• Check your understanding
A) Quote the passage on value investing between "Made popular by" and "become extremely difficult.", inclusive.
B) According to the passage on value investing, in what company did the telecoms engineer buy shares, and in what year?

#### Quoted passage

After my May Day request, some readers suggested that I comment on: a) value investing, b) the soundness of ETF sponsors and c) "where it is all going". Let me first thank you for taking the time to make these suggestions - please keep them coming.

Value investing

Made popular by such luminaries as Graham, Buffett, Templeton, Neff and others, it is a time-tested approach. However, it is not at all easy to identify "value"; apart from mechanical low p/e and p/bv approaches, it requires much slogging through financials, the understanding of the business involved and at least some sense of timing. One must also be very careful to distinguish between what may appear as "value" vs. a fundamental, permanent change in the economic worth of the enterprise due to a shift in technology, consumer tastes, etc. (eg buggy whips vs. steering wheels). In other words, a company's price may be low because its business is in permanent decline. Also, with powerful information technology now at everyone's fingertips, finding real diamonds in the rough has become extremely difficult.

Probably the best way to identify value is through your own daily experience. Keep your antennae up and try to find companies or sectors you are familiar with that are coming up with new or better products and services. My best personal example is of a friend who was a telecoms engineer years ago - he saw that a small, little-known company had come up with a very good product that his own company was buying in big numbers. So he bought shares in it. The small company was CISCO and the year was 1992.

########
#### Collected data

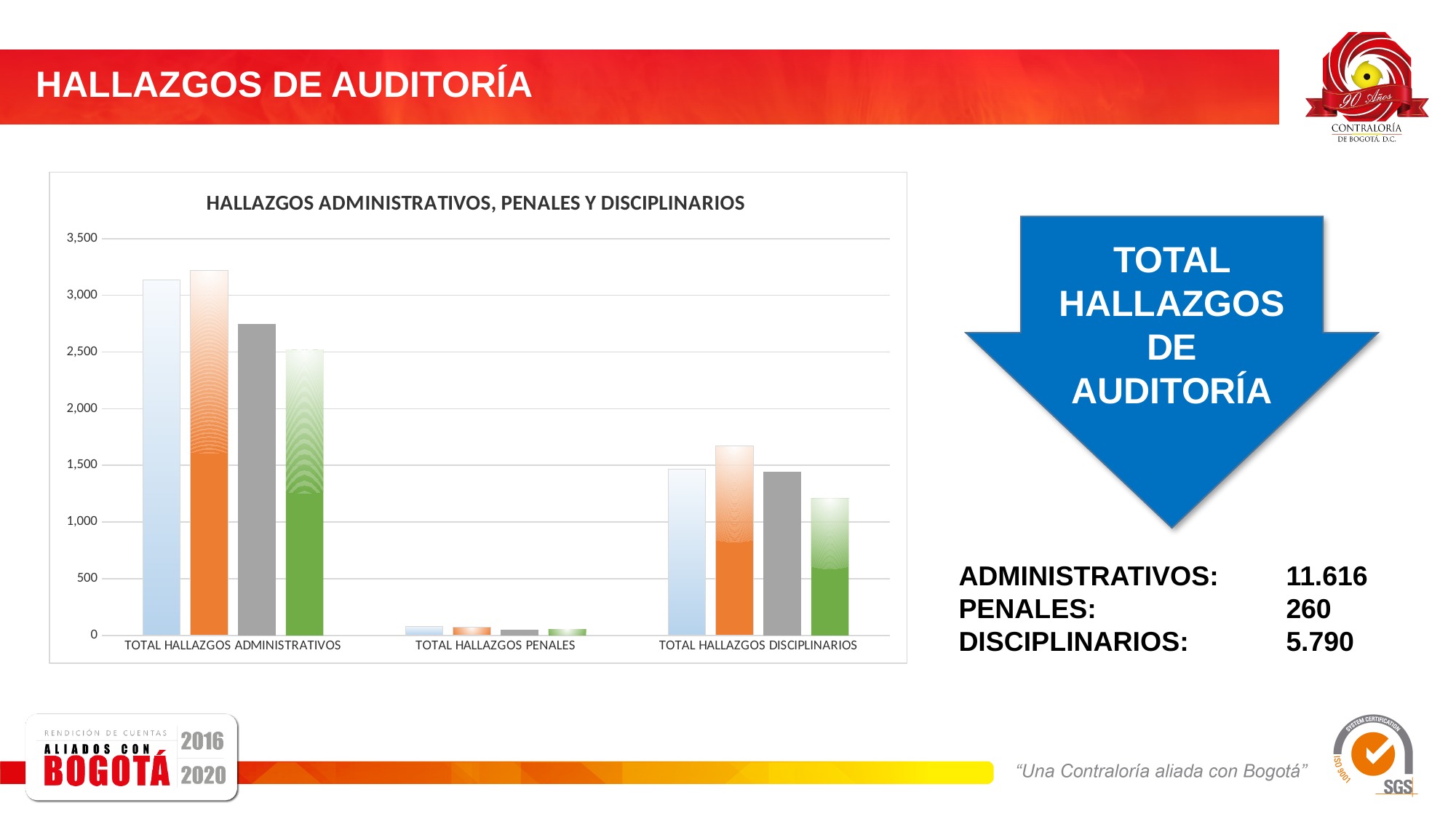
Are the bars for TOTAL HALLAZGOS ADMINISTRATIVOS taller or shorter than those for TOTAL HALLAZGOS DISCIPLINARIOS? taller Is the value of the second (orange) bar for TOTAL HALLAZGOS DISCIPLINARIOS greater or less than 1,500? greater Which category has the shortest bars in the chart? TOTAL HALLAZGOS PENALES Are all the bars for TOTAL HALLAZGOS PENALES greater or less than 500? less What is the title of the chart? HALLAZGOS ADMINISTRATIVOS, PENALES Y DISCIPLINARIOS How many bars are plotted for each category in the chart? 4 What kind of chart is shown on the slide? bar chart Is the value of the fourth (green) bar for TOTAL HALLAZGOS DISCIPLINARIOS greater or less than 1,500? less How many categories are shown on the x axis of the chart? 3 Which category has the tallest bars in the chart? TOTAL HALLAZGOS ADMINISTRATIVOS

########

• Solution set
A)
Made popular by such luminaries as Graham, Buffett, Templeton, Neff and others, it is a time-tested approach. However, it is not at all easy to identify "value"; apart from mechanical low p/e and p/bv approaches, it requires much slogging through financials, the understanding of the business involved and at least some sense of timing. One must also be very careful to distinguish between what may appear as "value" vs. a fundamental, permanent change in the economic worth of the enterprise due to a shift in technology, consumer tastes, etc. (eg buggy whips vs. steering wheels). In other words, a company's price may be low because its business is in permanent decline. Also, with powerful information technology now at everyone's fingertips, finding real diamonds in the rough has become extremely difficult.

B) CISCO, in 1992.